The chase is still on. As soon as I muster the motivation, I'll take off panels and see if I left something disconnected or if the new $18.00 Ebay pump isn't pumping hard enough. I hear it spinning when switch is first activated and I felt it torque in my hand when I pre-install tested, so I doubt this is the problem.

It's like the gift that keeps on giving. I do love the intrigue, but I was let down by the lack of combustion.
 
Are you sure your petcock is flowing?


I've had several machines that had a clogged up petcock. Is gas flowing well? Try turning the fuel selector to reserve.
 
Thanks for the suggestion, Jeep.

Before I hooked up the hoses on top of the refreshed pump housing, I turned the petcock to the up (reserve) position. Gas flowed free and clean. Because it did, I bypassed the shaken bb treatment to the tank and went straight to reassembly.
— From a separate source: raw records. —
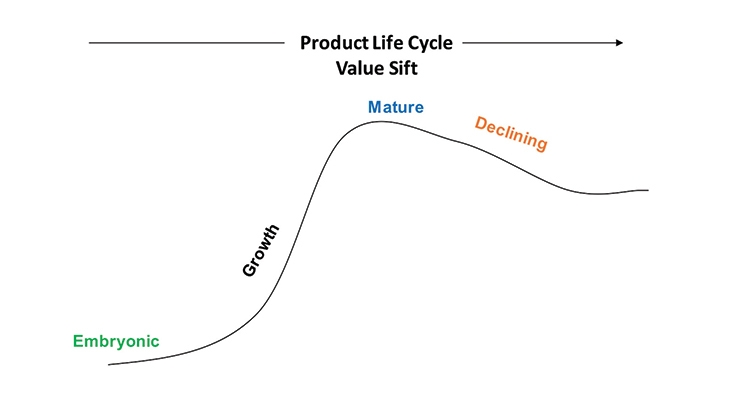 Figure 1: Life Cycle of Products and Markets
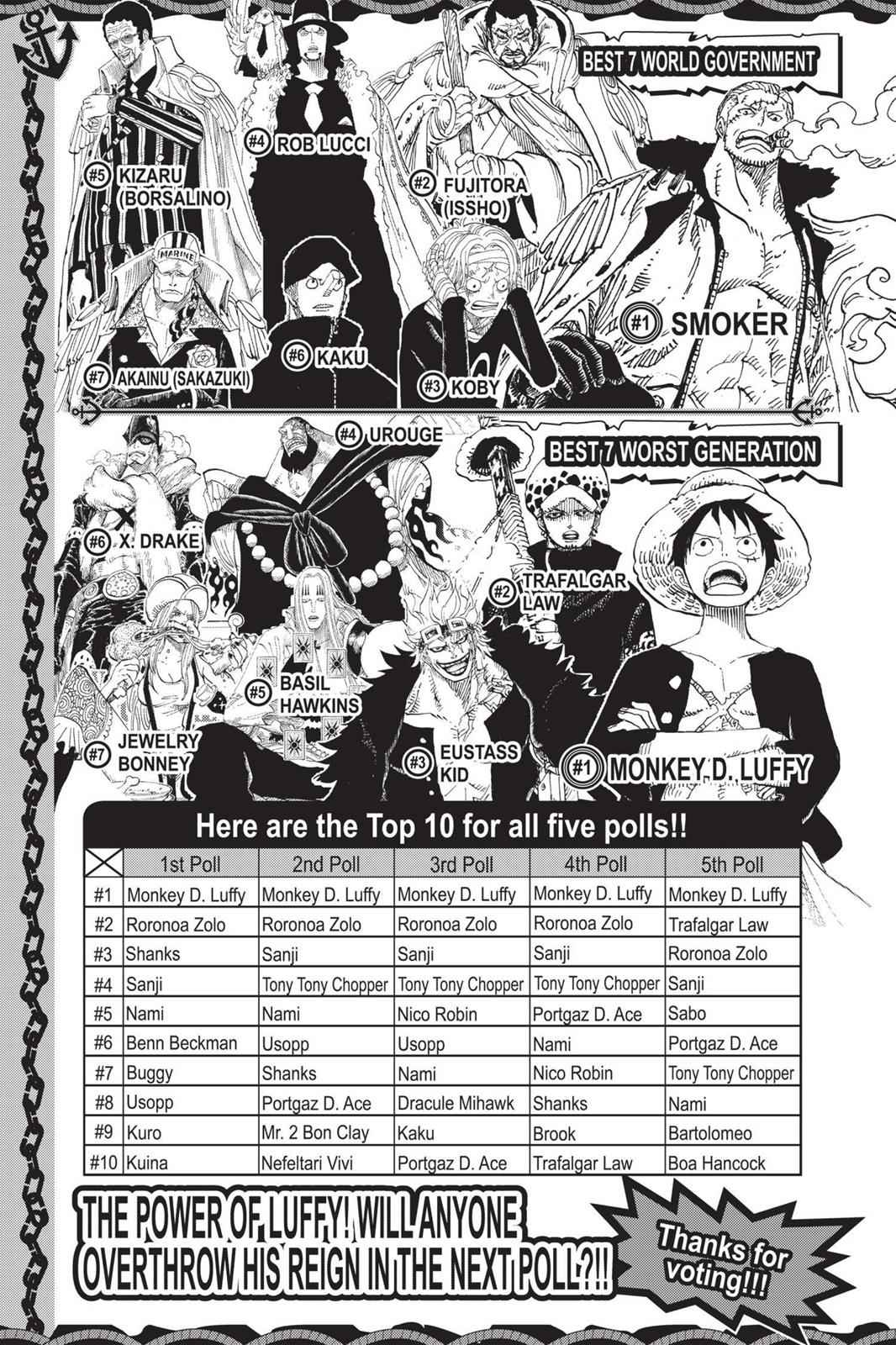 One Piece Chapter 763 Page 23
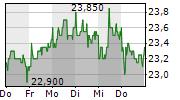 WACKER NEUSON SE 1-Woche-Intraday-Chart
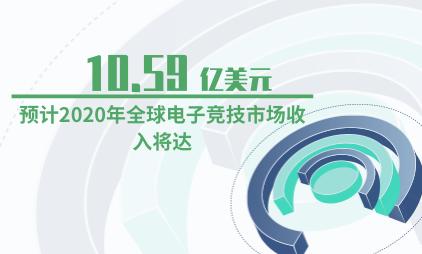 电竞行业数据分析:预计2020年全球电子竞技市场收入将达10.59亿美元
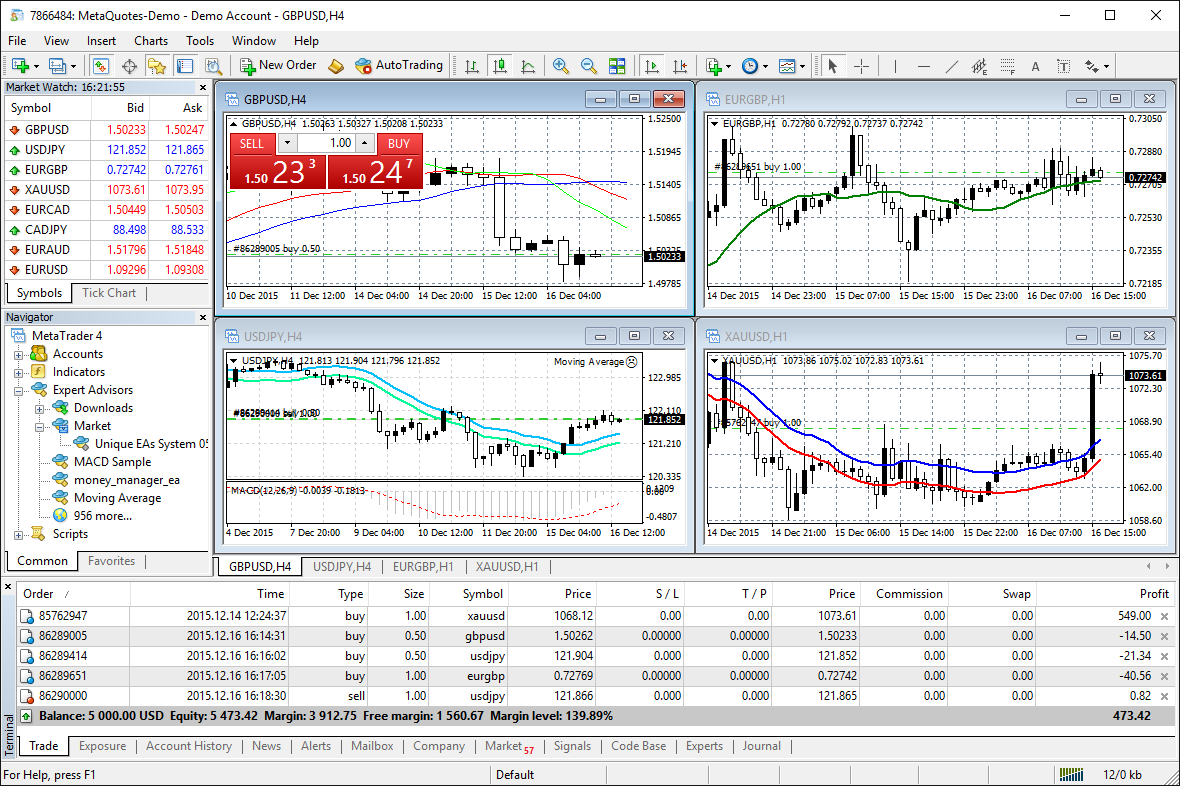 Forex mt4 brokers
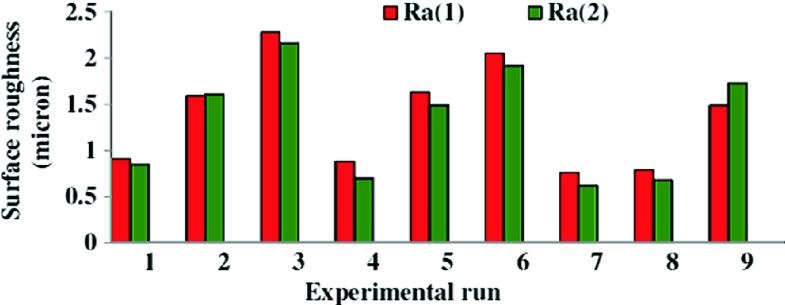 Green-Machining Characteristics Study and Comparison in Meso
The petcock flow test was conducted before adding any fuel to the tank. I siphoned the tank and left it open to the air for a few days. So, what flowed from the feed pipe had been in the petcock pick up pipe since my first post in this thread... when I first removed the pump housing.

I'll remove the feed line from the top of the housing and check that it still flows before going any deeper into a tear down. I almost hope that is the issue.
 
It Lives!

Because I hate to chase threads to a dead end when I'm having issues; here's an update.
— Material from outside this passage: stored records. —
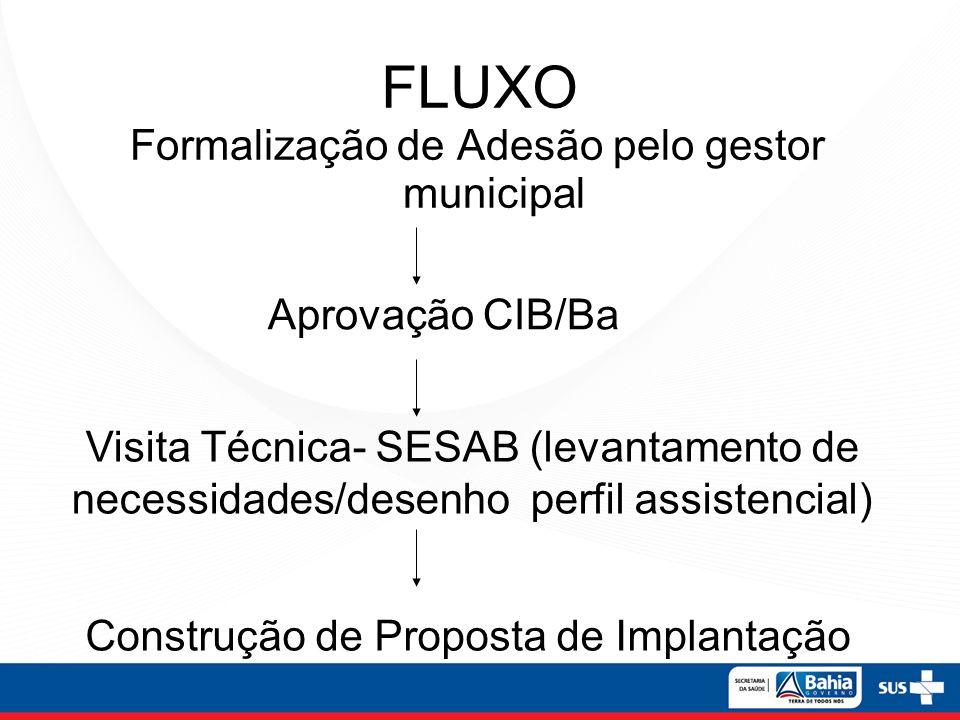 FLUXO Formalização de Adesão pelo gestor municipal Aprovação CIB/Ba Visita Técnica- SESAB (levantamento de necessidades/desenho perfil assistencial) C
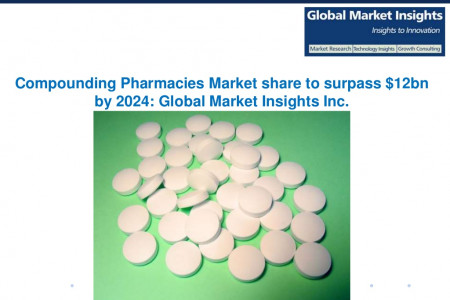 Compounding Pharmcies Market to grow at 5% CAGR from 2017 to 2024 Infographic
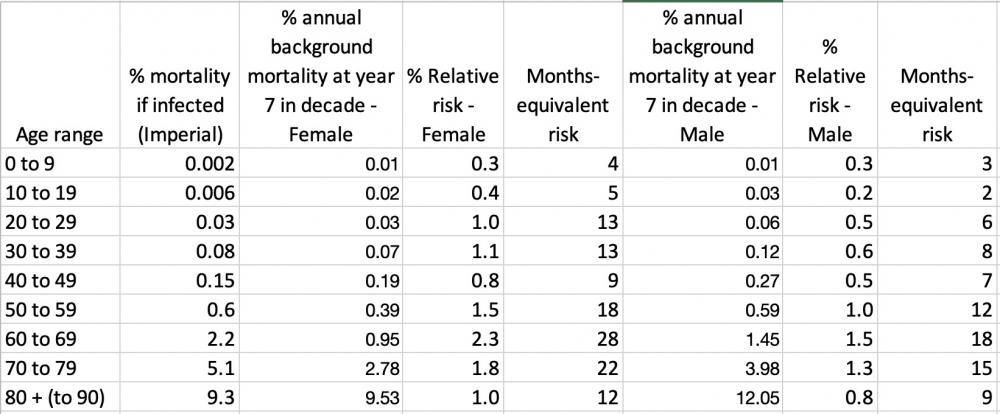 Vergleich des COVID-19-Risikos mit der Hintergrundsterblichkeit aus den Sterbetabellen. Das relative Risiko ist das Verhältnis des Covid-19-Risikos zum Hintergrund. Wenn mit 12 multipliziert, ergibt sich das äquivalente Risiko in Einheiten eines Monats des 'normalen Leben'.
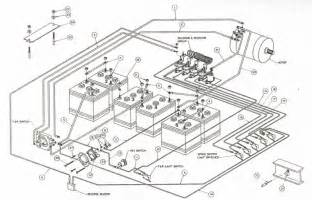 wiring diagram for club car golf cart wiring free engine image for user manual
Could have been divine intervention because I have no idea what I did to affect the cure.

Nice breezy low humidity day today. The kind of day that inspires a guy....to ride the ever lovin crap out of his motorcycle. Somehow, my conscience convinced me to do something moderately productive instead.

I pulled the panels off, pulled the pumps out-feed line (it leaked fresh fuel), turned the key and witnessed increased fuel flow.

I moved the coil tray out of the way, disconnected the TB, pulled that gas line, turned on the key and fuel pumped into an empty container, with vigor.

I put it back together and decided to test for combustion before checking spark.

It lit up pretty near instantly. It idled while I replaced all the panels. I shut it down after all the body work was back on, let it cool and it lit right back up.

Encouraged, I rode it. I shifted gears, accelerated hard, braked hard and shut it off. It lit right up. I turned it hard in both directions. I changed directions at flip-me speeds, shut it off and hit the button. It lit right up.

Runs great! Chinese pump works fine....so far. I need to go buy a lottery ticket.
 
Thanks for posting up the conclusion.


It's frustrating to have something start working and not know what you did, but at least it works!


The Rincon that's been in my yard for about 2 years wouldn't shift out of first without locking up the rear wheels. I took it apart and put it back together a couple of times, and suddenly it shifts fine. No idea what I did. Wish I knew what the problem was just to know, but at this point, just want it out of my yard.